> [Aim of the exercise] Lines below that include "United" are the answer; copy each one.
(The data Opens)
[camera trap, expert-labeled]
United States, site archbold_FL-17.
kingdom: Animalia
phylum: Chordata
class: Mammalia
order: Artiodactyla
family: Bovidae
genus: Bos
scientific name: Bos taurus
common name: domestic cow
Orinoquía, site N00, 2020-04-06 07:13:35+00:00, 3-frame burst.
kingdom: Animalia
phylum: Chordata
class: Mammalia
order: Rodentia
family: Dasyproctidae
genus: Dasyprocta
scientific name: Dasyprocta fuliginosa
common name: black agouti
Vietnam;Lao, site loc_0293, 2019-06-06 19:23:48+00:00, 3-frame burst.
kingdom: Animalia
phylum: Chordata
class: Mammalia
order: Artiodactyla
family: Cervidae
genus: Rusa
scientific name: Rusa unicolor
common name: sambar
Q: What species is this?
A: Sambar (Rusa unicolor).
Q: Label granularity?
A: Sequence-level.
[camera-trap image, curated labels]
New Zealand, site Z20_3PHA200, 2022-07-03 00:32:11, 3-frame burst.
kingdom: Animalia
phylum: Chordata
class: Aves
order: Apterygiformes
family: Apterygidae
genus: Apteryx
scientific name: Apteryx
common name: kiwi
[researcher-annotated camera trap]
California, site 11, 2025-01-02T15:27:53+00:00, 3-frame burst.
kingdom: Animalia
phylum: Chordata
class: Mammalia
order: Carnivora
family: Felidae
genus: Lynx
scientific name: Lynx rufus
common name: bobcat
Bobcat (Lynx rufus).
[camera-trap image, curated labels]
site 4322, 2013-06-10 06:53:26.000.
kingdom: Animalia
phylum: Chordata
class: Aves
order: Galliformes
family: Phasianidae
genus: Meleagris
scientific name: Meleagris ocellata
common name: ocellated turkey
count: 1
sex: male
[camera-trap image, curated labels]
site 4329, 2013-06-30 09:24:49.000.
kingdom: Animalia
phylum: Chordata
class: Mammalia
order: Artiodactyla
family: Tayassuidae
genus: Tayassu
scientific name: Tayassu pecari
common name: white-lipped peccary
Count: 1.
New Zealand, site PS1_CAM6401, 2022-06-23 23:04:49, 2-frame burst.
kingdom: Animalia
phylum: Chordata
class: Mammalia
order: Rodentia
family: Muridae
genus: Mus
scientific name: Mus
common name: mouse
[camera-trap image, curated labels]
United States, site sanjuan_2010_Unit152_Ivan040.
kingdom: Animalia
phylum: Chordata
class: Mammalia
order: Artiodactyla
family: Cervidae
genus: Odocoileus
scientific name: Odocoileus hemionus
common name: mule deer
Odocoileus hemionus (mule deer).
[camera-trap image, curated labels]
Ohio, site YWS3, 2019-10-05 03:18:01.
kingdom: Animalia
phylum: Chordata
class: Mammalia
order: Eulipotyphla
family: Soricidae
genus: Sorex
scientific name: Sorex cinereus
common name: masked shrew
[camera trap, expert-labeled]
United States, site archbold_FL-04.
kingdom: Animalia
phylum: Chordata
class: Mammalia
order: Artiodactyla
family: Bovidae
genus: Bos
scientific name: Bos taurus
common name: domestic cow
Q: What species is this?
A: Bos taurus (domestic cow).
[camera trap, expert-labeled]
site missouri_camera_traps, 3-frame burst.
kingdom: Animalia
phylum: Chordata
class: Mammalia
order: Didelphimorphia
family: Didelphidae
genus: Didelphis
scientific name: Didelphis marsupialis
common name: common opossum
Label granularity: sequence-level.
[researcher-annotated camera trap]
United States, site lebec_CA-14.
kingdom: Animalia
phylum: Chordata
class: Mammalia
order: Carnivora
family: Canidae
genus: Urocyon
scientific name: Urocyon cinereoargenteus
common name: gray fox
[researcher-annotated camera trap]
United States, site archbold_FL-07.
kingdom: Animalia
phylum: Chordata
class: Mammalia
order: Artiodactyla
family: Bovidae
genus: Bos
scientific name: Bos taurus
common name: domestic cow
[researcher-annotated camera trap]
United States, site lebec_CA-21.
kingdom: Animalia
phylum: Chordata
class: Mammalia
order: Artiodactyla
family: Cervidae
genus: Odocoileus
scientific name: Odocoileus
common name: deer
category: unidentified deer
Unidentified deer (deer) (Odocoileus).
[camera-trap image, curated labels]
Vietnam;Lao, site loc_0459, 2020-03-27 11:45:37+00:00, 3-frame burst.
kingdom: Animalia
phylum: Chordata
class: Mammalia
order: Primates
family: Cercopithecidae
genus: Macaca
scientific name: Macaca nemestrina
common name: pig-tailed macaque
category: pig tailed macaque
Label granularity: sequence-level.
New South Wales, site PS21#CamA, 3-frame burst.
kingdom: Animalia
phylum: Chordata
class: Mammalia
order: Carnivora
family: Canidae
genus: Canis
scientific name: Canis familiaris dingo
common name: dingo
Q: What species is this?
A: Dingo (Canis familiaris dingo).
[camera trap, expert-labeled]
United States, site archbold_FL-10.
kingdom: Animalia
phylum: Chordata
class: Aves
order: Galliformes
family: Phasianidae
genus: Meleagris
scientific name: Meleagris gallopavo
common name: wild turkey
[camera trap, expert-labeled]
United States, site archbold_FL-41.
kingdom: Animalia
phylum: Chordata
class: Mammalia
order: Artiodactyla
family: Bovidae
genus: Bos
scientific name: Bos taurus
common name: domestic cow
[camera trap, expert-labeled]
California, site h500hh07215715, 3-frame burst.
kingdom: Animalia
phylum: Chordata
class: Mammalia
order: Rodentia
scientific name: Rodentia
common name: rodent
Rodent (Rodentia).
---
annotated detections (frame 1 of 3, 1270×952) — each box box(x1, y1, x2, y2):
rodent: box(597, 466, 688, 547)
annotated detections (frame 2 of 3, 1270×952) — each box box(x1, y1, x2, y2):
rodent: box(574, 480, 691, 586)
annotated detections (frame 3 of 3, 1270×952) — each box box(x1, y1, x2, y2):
(The data Closes)
> [Exercise result]
United States, site archbold_FL-17.
United States, site sanjuan_2010_Unit152_Ivan040.
United States, site archbold_FL-04.
United States, site lebec_CA-14.
United States, site archbold_FL-07.
United States, site lebec_CA-21.
United States, site archbold_FL-10.
United States, site archbold_FL-41.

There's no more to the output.